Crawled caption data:
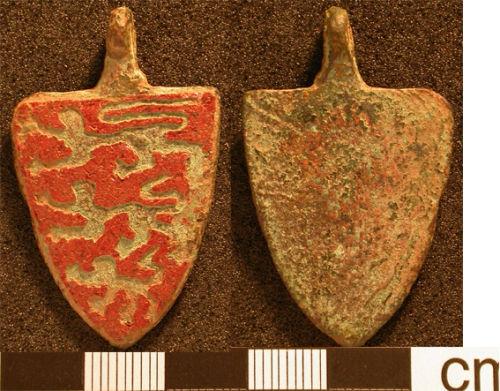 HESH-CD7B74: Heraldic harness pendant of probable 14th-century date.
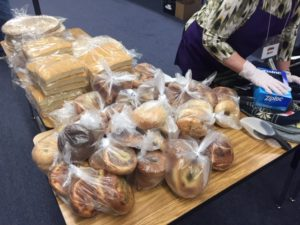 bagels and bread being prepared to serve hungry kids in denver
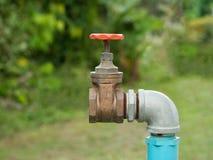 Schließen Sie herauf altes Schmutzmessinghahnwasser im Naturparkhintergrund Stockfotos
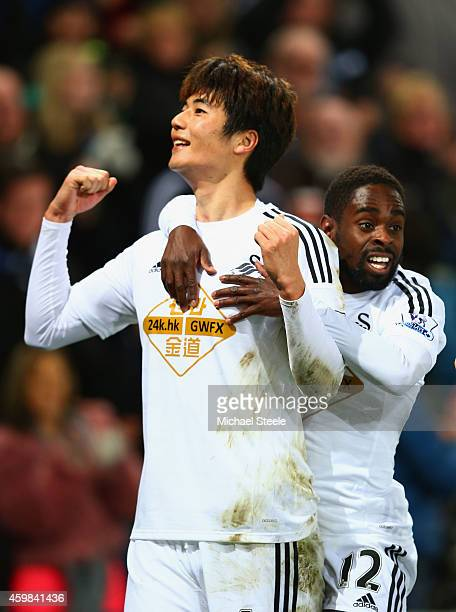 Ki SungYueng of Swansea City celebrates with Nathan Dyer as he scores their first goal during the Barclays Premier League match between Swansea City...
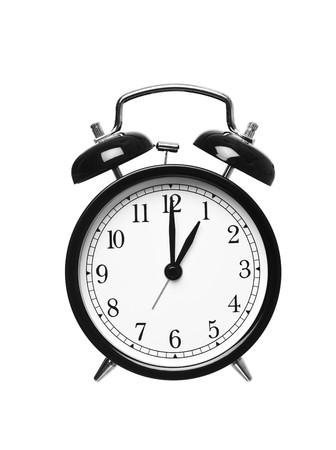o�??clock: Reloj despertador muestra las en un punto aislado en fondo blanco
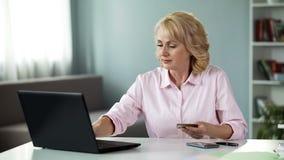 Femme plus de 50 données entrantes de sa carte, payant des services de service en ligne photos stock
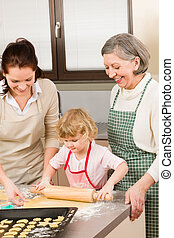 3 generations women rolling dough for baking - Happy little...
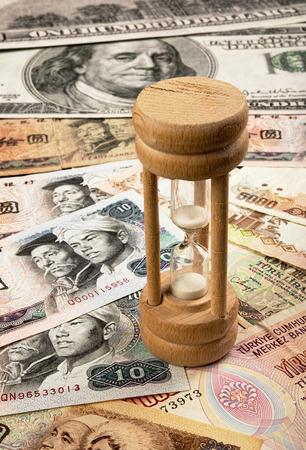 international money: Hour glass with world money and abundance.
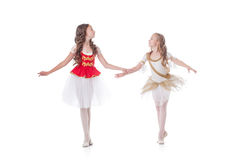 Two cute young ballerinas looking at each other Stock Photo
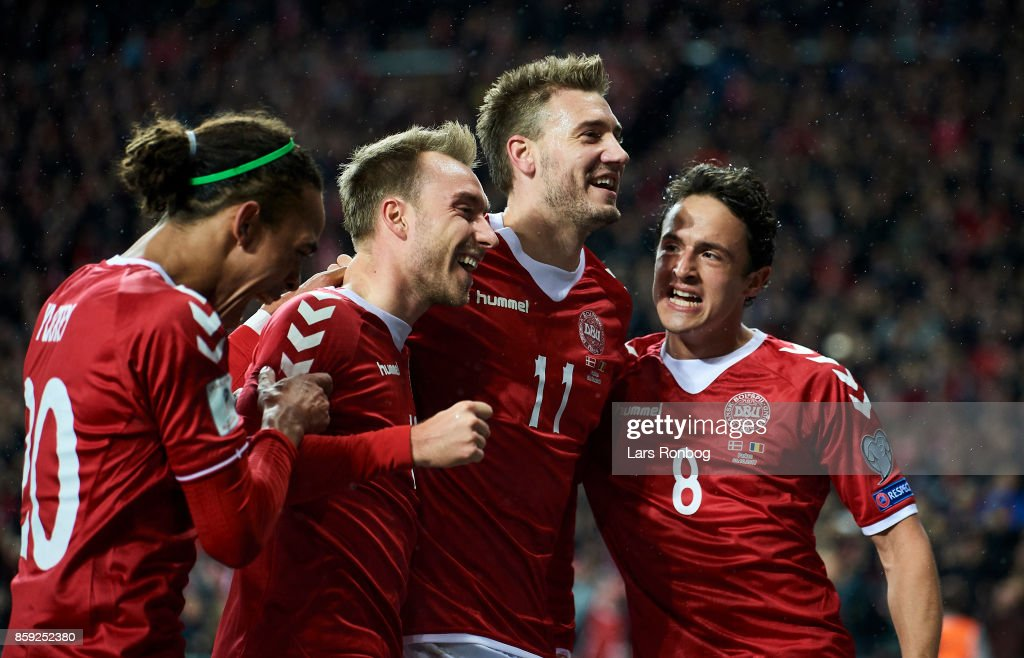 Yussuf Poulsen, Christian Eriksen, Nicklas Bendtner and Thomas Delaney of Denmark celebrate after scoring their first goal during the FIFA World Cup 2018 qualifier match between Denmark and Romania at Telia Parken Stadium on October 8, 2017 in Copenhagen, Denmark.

» Exercise directions:
Should a record include a picture, omit it from your copy and return the rest unchanged.

» The answer:
 HESH-CD7B74: Heraldic harness pendant of probable 14th-century date.
 bagels and bread being prepared to serve hungry kids in denver
 Schließen Sie herauf altes Schmutzmessinghahnwasser im Naturparkhintergrund Stockfotos
 Ki SungYueng of Swansea City celebrates with Nathan Dyer as he scores their first goal during the Barclays Premier League match between Swansea City...
o�??clock: Reloj despertador muestra las en un punto aislado en fondo blanco
 Femme plus de 50 données entrantes de sa carte, payant des services de service en ligne photos stock
 3 generations women rolling dough for baking - Happy little...
 international money: Hour glass with world money and abundance.
 Two cute young ballerinas looking at each other Stock Photo
 Yussuf Poulsen, Christian Eriksen, Nicklas Bendtner and Thomas Delaney of Denmark celebrate after scoring their first goal during the FIFA World Cup 2018 qualifier match between Denmark and Romania at Telia Parken Stadium on October 8, 2017 in Copenhagen, Denmark.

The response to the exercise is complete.